A Shopping We Will Go

Christmas shopping is either a wonderful time or a horrendous time of pressure and anxiety. Our daughter always has her shopping done very early. She holds the title of the Best Gift Giver in the family. She has an uncanny knack of giving things you really love although you may not have known it earlier.

Mmmm and I are in the stage where we really don’t need things any more but there is a suspiciously large pile of things accumulating in the living room. I am sure we will enjoy every one, whether we need it or not.

During the depths of the depression there was very little money and one year there was no money. That year my oldest sister and Mother made new clothes for our dolls out of scraps left over from sewing dresses for us out of one of Grandma’s old dresses. New faces were painted on our dolls and I am sure there was a lot of whispering and secret huddles as we thought of things we could make to give each other.
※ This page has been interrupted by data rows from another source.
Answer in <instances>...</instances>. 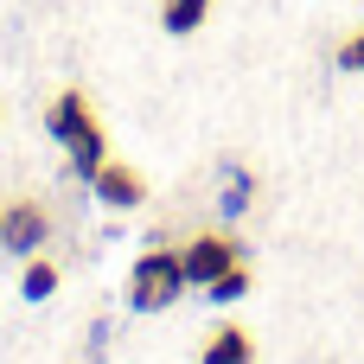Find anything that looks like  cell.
Returning <instances> with one entry per match:
<instances>
[{
    "label": "cell",
    "instance_id": "cell-2",
    "mask_svg": "<svg viewBox=\"0 0 364 364\" xmlns=\"http://www.w3.org/2000/svg\"><path fill=\"white\" fill-rule=\"evenodd\" d=\"M186 294V262H179V250H147L141 262H134V275H128V307L134 314H160V307H173Z\"/></svg>",
    "mask_w": 364,
    "mask_h": 364
},
{
    "label": "cell",
    "instance_id": "cell-6",
    "mask_svg": "<svg viewBox=\"0 0 364 364\" xmlns=\"http://www.w3.org/2000/svg\"><path fill=\"white\" fill-rule=\"evenodd\" d=\"M198 364H256V339H250V326H218V333L205 339Z\"/></svg>",
    "mask_w": 364,
    "mask_h": 364
},
{
    "label": "cell",
    "instance_id": "cell-9",
    "mask_svg": "<svg viewBox=\"0 0 364 364\" xmlns=\"http://www.w3.org/2000/svg\"><path fill=\"white\" fill-rule=\"evenodd\" d=\"M205 294H211L218 307H230V301H243V294H250V269H243V256H237V262H230V269H224V275H218V282H211Z\"/></svg>",
    "mask_w": 364,
    "mask_h": 364
},
{
    "label": "cell",
    "instance_id": "cell-4",
    "mask_svg": "<svg viewBox=\"0 0 364 364\" xmlns=\"http://www.w3.org/2000/svg\"><path fill=\"white\" fill-rule=\"evenodd\" d=\"M179 262H186V288H211V282L237 262V237H230V230H198V237L179 250Z\"/></svg>",
    "mask_w": 364,
    "mask_h": 364
},
{
    "label": "cell",
    "instance_id": "cell-11",
    "mask_svg": "<svg viewBox=\"0 0 364 364\" xmlns=\"http://www.w3.org/2000/svg\"><path fill=\"white\" fill-rule=\"evenodd\" d=\"M250 198H256V179H250V173H237V179H230V192H224V211H243Z\"/></svg>",
    "mask_w": 364,
    "mask_h": 364
},
{
    "label": "cell",
    "instance_id": "cell-7",
    "mask_svg": "<svg viewBox=\"0 0 364 364\" xmlns=\"http://www.w3.org/2000/svg\"><path fill=\"white\" fill-rule=\"evenodd\" d=\"M205 19H211V0H160V32L173 38H192Z\"/></svg>",
    "mask_w": 364,
    "mask_h": 364
},
{
    "label": "cell",
    "instance_id": "cell-5",
    "mask_svg": "<svg viewBox=\"0 0 364 364\" xmlns=\"http://www.w3.org/2000/svg\"><path fill=\"white\" fill-rule=\"evenodd\" d=\"M90 192H96V205H109V211H134V205H147V179H141L128 160H102L96 179H90Z\"/></svg>",
    "mask_w": 364,
    "mask_h": 364
},
{
    "label": "cell",
    "instance_id": "cell-3",
    "mask_svg": "<svg viewBox=\"0 0 364 364\" xmlns=\"http://www.w3.org/2000/svg\"><path fill=\"white\" fill-rule=\"evenodd\" d=\"M45 237H51V211H45L38 198L0 205V250H6V256H38Z\"/></svg>",
    "mask_w": 364,
    "mask_h": 364
},
{
    "label": "cell",
    "instance_id": "cell-1",
    "mask_svg": "<svg viewBox=\"0 0 364 364\" xmlns=\"http://www.w3.org/2000/svg\"><path fill=\"white\" fill-rule=\"evenodd\" d=\"M45 128H51V141L70 154V173L90 186V179H96V166L109 160V134H102V122H96L90 96H83V90H58V102H51Z\"/></svg>",
    "mask_w": 364,
    "mask_h": 364
},
{
    "label": "cell",
    "instance_id": "cell-10",
    "mask_svg": "<svg viewBox=\"0 0 364 364\" xmlns=\"http://www.w3.org/2000/svg\"><path fill=\"white\" fill-rule=\"evenodd\" d=\"M333 58H339V70H364V26H352V32L339 38V51H333Z\"/></svg>",
    "mask_w": 364,
    "mask_h": 364
},
{
    "label": "cell",
    "instance_id": "cell-8",
    "mask_svg": "<svg viewBox=\"0 0 364 364\" xmlns=\"http://www.w3.org/2000/svg\"><path fill=\"white\" fill-rule=\"evenodd\" d=\"M58 282H64V275H58V262H51L45 250H38V256H26V269H19V294H26V301H51V294H58Z\"/></svg>",
    "mask_w": 364,
    "mask_h": 364
}]
</instances>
Almost every one of us think of that as our best Christmas.

There were eight people in our family plus grandpa. Our father would give each of us smaller ones a dollar. That was our budget for Christmas shopping. That meant I would have 12 ½ cents per person. We pored over the Sears Roebuck and Montgomery Wards Christmas catalogs and racked our brains trying to think of what to buy for 12 ½ cents. We would dream of what we would like but we had a mission. That mission was to buy gifts for our family. The big shopping day would approach and we would be allowed to go to town with Mom and Daddy to shop. It would be cold and snowy usually so we would be bundled up. As we neared Glendive we would say, “I see Glendive!” and the excitement would be palpable. We would have to wait until Mother sold the cream at the creamery and perhaps other business would have to be transacted but finally we would be able to go to F. W. Woolworth’s 5 and 10 Cent Store.

It was such a wonderful place. There were tables of goods each in a compartment and we were allowed to touch! We carefully examined every table and every counter on every floor. We considered and figured and counted our money over and over again and finally made a decision. I remember one year buying two washcloths, one for each of my younger sisters to use as a towel for her doll. I bought a spool of thread for my mother and I think a comb for my father. I didn’t feel that having only a fringe and a little comb-over would keep him from using it. I probably bought Grandpa a handkerchief and the three older girls each got a pretty peach colored glass dish for her Hope Chest. It was a wonderful feeling to have accomplished all my shopping. We wrapped the gifts and put them under the tree and were as excited about giving as getting, if not more so. We each received one gift from our parents and most of us still treasure at least one of those gifts. I have a little rocker that I received. My Dad called me to the window and said that he thought that Santa dropped something from his sleigh. Sure enough, there in the snow was the rocker. I rocked my dolls in it, Kay used it and little visitors used it. It is up in the garage waiting for the next child that will use it.

Mmmm and I are shopping today. This is something we enjoy every year. Although we are giving each other a fence, windows, a root canal and a bone marrow test, we want to give other amounts where it will make the most difference. We have for several years given gifts through World Vision. I usually check out the rating through Charity Navigator. This is a non-profit group that rates charitable organizations. We usually check out groups before we give to them. We are considering giving a group of animals, called Give the Farm, a fish pond, an alpaca, warm clothes, small business loans, a bicycle, a sewing machine, help for exploited girls, wheelchairs for disabled people, a postnatal kit, and maybe a Mongolian Ger! The catalog says, "It’s not too late to change the world!”

This is more fun and rewarding than any other shopping we do.